Measures of Central Tendency & Spread for Sample Data (1, 4, 4, 9, 10, 13, 15, 20, 21, 30)
Sample Mean (\bar{x}) (N=10): Sum of all values divided by the number of values.
\bar{x} = \frac{1 + 4 + 4 + 9 + 10 + 13 + 15 + 20 + 21 + 30}{10} = \frac{127}{10} = 12.7.
Note: The lecturer used a hypothetical symmetrically spaced dataset (e.g., 1,3,5,7,9) to demonstrate explaining the mean of 5 without calculation by observing symmetry around the center.
Mode: The value that appears most frequently in the dataset.
For the given data, the mode is 4.
Note: If all values appear with the same frequency (e.g., all unique), there is no mode.

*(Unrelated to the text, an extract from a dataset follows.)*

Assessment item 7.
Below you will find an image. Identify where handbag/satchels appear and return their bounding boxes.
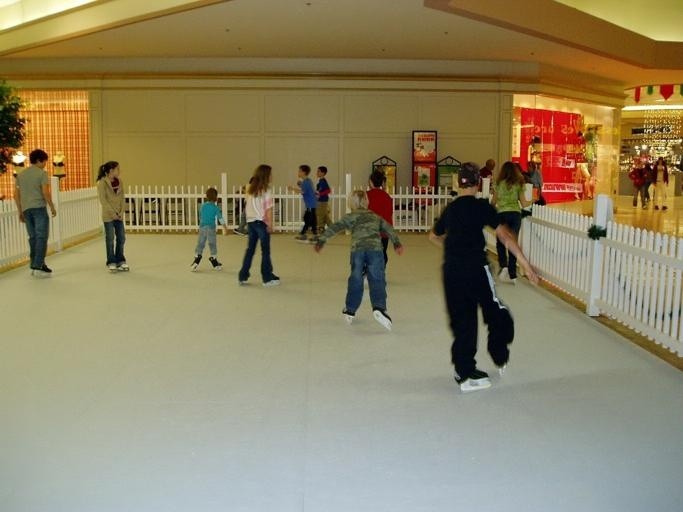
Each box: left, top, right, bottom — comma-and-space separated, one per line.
534, 184, 545, 206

Median (Q_2): The middle value when the data is ordered. For an even number of data points, it's the average of the two middle values.
Ordered: 1, 4, 4, 9, \mathbf{10}, \mathbf{13}, 15, 20, 21, 30.
Median = \frac{10 + 13}{2} = 11.5.
Range: The difference between the highest and lowest values.
Range = 30 - 1 = 29.
Interquartile Range (IQR): The range of the middle 50\% of the data, calculated as the difference between the third quartile (Q3) and the first quartile (Q1).
\text{First Half (for } Q1\text{)}: 1, 4, 4, 9, 10. Q1 = 4.
\text{Second Half (for } Q3\text{)}: 13, 15, 20, 21, 30. Q3 = 20.
IQR = Q3 - Q1 = 20 - 4 = 16.
IQR vs. Range: The IQR is generally a better measure of spread than the range because it is less affected by outliers (extremely large or small values) and focuses on the spread of the typical, central values.
Sample Variance (s^2): Measures the average of the squared differences from the mean.
Formula: s^2 = \frac{\sum x^2 - n\bar{x}^2}{n-1} (for sample variance).
Units of Variance: If the original data units are in meters, the variance will be in meters squared (m^2), which is not intuitive.
Standard Deviation (s): The square root of the variance (s = \sqrt{s^2}). It is generally preferred over variance because it has the same units as the original data, making it easier to interpret.